O gesto de poder de Jesus vai se dando no caminho contrário ao povoado. Ou seja, a purificação se realiza no processo do distanciamento daquilo que pode ser sinal de enfermidade e obstaculizar a relação entre ele, Jesus, o Pai e o Reino: a hipocrisia religiosa travestida de zelosa piedade,  que pode gerar afastamento, segregação e exclusão; o tradicionalismo vazio, a resistência efetiva, as convicções equivocadas, as mentalidades atrofiadas e distorcidas acerca de Jesus e de Deus. É esta a purificação que a Palavra e vida de Jesus realizam e operam no discípulo, se este se permite ressignificar a vida. O samaritano alguém teoricamente de fora, que pode ensinar e reorientar a vida e a conduta dos discípulos acerca do modo de se relacionar com Deus e com Jesus. Ao colocar esta personagem, o evangelista também trabalha com um tema que lhe é muito caro, a salvação universal: ninguém pode permanecer de fora do projeto de amor, misericórdia e vida que Deus oferece através de Jesus. O samaritano se torna símbolo também para todos. Pois todos são associados a este projeto de Deus, a esta Boa Notícia de salvação.

Ao tomar distância do lugar que gerava a enfermidade, o samaritano pôde glorificar à Deus, isto é, restabelecer sua relação com o divino, e pode reconhecer a Sua presença em Jesus, o que se vê através da atitude da prostração diante do mestre.

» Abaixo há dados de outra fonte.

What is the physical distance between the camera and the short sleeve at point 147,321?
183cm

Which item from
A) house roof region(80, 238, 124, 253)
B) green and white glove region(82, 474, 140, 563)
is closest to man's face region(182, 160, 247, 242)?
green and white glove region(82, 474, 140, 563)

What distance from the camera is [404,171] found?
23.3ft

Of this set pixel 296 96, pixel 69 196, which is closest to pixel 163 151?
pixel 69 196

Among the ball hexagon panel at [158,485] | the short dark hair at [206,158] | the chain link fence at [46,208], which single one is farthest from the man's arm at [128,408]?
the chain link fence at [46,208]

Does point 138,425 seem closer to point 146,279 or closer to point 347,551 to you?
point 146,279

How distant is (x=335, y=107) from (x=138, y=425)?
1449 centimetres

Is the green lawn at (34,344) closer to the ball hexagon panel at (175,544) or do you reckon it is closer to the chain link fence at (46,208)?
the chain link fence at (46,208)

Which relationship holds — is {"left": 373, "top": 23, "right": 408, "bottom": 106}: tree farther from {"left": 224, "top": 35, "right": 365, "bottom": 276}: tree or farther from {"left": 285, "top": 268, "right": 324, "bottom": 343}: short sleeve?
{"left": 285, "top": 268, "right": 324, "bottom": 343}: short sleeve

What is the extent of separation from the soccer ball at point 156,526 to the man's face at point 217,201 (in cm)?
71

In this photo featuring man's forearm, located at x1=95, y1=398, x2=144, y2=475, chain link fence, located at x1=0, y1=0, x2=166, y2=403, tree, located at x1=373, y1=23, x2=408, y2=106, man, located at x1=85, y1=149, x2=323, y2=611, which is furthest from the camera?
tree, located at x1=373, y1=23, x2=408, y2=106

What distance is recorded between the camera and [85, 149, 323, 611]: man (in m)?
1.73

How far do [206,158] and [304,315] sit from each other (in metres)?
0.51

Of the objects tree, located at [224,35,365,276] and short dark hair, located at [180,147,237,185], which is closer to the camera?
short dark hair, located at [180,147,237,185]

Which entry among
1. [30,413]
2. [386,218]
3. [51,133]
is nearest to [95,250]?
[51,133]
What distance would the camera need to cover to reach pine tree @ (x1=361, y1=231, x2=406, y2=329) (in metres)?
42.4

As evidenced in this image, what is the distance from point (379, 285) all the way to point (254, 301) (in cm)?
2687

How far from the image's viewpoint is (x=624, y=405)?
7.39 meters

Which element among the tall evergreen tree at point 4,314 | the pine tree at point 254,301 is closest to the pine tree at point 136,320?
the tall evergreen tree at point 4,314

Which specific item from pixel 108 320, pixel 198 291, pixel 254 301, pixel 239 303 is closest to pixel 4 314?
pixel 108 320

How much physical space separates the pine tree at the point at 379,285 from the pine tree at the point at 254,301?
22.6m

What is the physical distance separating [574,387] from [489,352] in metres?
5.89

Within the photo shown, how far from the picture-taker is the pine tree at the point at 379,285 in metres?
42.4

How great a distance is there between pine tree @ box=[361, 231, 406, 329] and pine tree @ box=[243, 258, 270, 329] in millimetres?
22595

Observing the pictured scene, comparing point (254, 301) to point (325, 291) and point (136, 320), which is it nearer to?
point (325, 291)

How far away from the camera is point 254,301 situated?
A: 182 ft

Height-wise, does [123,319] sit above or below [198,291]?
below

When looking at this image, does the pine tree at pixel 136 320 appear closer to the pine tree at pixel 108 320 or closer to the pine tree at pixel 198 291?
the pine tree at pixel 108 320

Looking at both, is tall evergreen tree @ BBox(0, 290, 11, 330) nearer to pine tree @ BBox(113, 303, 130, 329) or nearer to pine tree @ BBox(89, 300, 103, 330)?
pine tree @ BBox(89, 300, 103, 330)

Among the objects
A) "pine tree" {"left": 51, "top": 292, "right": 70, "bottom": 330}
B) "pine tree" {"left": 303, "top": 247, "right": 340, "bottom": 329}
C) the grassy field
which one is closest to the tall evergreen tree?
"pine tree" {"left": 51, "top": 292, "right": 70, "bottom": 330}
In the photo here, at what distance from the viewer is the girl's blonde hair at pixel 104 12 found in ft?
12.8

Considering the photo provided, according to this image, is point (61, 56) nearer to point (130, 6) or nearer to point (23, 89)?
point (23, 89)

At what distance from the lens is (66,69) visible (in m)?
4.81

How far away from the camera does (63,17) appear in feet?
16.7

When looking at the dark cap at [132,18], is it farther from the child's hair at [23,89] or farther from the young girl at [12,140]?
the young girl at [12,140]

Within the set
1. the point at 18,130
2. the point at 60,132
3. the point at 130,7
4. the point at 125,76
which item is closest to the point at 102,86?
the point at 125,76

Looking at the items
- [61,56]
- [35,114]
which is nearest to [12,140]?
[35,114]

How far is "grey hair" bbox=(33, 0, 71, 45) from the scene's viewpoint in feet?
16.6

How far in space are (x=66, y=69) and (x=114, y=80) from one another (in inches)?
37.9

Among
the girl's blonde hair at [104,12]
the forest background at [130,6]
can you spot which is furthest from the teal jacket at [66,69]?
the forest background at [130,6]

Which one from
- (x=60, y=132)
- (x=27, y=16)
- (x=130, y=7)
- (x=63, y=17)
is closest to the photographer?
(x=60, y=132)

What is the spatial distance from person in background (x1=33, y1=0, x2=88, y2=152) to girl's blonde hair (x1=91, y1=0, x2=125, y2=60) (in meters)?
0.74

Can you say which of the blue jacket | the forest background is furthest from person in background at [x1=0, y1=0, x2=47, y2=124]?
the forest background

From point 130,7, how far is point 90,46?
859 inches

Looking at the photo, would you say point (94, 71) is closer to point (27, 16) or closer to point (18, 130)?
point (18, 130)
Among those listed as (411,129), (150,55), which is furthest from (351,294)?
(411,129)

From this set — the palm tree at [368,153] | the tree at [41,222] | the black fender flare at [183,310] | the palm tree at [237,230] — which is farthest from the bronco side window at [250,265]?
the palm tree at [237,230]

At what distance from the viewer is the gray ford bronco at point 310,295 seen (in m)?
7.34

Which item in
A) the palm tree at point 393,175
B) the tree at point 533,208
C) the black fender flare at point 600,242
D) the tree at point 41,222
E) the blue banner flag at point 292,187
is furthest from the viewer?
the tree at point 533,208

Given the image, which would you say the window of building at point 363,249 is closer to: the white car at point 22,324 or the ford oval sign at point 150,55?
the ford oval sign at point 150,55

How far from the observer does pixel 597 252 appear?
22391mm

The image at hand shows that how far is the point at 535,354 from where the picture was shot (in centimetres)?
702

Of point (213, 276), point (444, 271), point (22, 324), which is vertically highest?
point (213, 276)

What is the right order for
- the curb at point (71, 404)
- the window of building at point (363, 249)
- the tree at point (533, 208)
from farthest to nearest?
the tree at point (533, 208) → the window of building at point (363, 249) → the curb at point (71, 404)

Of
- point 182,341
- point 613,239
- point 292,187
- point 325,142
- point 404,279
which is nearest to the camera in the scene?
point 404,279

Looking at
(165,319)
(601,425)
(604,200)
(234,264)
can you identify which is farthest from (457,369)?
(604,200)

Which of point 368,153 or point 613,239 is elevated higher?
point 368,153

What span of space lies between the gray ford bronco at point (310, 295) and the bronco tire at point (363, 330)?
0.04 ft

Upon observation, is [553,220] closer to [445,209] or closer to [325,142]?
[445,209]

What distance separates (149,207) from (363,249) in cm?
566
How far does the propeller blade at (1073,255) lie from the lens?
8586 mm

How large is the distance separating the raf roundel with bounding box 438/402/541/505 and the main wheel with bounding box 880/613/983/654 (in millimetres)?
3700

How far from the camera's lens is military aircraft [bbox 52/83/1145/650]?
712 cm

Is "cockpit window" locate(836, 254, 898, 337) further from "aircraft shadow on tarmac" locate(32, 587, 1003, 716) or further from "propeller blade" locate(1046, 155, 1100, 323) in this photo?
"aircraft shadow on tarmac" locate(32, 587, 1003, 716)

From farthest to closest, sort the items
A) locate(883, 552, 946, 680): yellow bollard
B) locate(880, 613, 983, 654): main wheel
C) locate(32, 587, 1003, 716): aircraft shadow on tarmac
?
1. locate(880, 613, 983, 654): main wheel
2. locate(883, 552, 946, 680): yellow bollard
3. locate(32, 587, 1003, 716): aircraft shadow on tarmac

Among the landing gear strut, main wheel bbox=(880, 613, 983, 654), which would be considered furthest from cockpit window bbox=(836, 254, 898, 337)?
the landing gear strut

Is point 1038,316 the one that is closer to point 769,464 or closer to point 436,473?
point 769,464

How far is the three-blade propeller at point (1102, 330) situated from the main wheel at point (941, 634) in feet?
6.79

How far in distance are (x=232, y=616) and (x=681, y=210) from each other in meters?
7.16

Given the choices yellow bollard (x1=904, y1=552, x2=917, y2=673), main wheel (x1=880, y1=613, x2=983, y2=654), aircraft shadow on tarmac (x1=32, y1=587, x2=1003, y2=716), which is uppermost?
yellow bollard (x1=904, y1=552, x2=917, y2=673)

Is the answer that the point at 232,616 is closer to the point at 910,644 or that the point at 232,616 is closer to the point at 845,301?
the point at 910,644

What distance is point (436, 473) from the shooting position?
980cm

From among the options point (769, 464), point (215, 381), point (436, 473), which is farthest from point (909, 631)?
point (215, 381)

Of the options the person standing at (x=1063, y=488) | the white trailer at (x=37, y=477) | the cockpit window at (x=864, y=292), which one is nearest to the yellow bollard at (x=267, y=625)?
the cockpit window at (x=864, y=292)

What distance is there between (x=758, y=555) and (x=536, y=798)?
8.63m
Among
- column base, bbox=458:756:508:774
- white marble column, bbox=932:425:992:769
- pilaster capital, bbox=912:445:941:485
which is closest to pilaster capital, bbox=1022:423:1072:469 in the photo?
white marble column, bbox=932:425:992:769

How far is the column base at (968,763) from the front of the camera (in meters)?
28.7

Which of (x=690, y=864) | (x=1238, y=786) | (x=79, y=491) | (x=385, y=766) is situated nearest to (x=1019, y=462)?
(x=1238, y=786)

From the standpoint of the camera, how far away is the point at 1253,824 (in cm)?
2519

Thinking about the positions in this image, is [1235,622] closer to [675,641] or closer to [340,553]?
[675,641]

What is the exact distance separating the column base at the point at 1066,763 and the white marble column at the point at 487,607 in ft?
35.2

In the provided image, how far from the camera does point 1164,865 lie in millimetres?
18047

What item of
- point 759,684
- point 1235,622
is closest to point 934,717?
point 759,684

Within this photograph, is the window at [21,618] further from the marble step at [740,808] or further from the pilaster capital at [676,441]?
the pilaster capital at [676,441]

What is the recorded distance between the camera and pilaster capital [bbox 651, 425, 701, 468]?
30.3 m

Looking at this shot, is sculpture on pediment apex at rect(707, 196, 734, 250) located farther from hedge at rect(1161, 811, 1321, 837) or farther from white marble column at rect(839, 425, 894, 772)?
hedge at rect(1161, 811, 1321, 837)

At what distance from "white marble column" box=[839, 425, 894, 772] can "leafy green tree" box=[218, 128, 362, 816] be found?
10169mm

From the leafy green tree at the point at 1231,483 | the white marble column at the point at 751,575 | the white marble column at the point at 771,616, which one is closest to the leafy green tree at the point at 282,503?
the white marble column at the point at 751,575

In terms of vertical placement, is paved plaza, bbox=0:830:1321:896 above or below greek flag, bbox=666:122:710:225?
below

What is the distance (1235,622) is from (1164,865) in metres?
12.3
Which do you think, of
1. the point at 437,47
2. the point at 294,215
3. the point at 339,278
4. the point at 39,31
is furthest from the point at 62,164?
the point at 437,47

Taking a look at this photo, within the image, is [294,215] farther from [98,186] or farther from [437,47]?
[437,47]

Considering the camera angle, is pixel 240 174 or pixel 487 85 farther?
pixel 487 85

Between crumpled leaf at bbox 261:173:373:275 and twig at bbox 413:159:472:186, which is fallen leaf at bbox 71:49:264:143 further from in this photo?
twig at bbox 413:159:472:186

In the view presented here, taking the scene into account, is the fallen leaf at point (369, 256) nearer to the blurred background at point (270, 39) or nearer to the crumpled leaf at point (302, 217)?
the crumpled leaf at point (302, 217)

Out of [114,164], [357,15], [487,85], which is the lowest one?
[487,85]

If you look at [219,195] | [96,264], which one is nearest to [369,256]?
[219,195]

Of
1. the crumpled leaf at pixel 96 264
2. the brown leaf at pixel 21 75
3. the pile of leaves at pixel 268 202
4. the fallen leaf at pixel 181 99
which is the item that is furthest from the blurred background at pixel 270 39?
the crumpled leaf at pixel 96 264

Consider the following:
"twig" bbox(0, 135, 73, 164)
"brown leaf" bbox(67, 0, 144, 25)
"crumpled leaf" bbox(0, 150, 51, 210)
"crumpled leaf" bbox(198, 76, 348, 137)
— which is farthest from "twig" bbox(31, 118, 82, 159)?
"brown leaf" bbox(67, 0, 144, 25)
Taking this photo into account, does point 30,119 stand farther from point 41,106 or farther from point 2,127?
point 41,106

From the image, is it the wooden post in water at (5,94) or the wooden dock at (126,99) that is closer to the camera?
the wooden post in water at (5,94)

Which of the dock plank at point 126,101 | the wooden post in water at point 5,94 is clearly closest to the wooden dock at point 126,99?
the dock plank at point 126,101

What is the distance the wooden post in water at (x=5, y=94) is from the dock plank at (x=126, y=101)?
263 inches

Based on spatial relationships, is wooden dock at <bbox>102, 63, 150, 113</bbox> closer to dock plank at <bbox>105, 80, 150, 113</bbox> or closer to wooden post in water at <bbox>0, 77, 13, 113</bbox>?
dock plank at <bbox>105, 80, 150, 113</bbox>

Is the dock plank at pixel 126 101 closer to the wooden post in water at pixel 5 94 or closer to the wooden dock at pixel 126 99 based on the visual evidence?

E recuperar a sua relação com Deus, lembrando que a fé, que salva o samaritano leproso é a capacidade da relação com Deus restabelecida: a fé é a relação-em-resposta que o homem e a mulher podem estabelecer com Deus. É o que o dialogo final entre Jesus e o ex-leproso quer ensinar (v.19). Fé/relação que sempre tem a potência de nos habilita para a condição de filhos.

Estejamos atentos para tudo aquilo que pode se tornar lepra em nossa vida de fé. E, principalmente, com os lugares que podem contribuir para que elas apareçam e tomem-nos a vida e a liberdade; a condição de filhos de Deus e de irmãos.

 

Pe. João Paulo Góes Sillio.

Santuário São Judas Tadeu, Avaré/Arquidiocese de Botucatu-SP.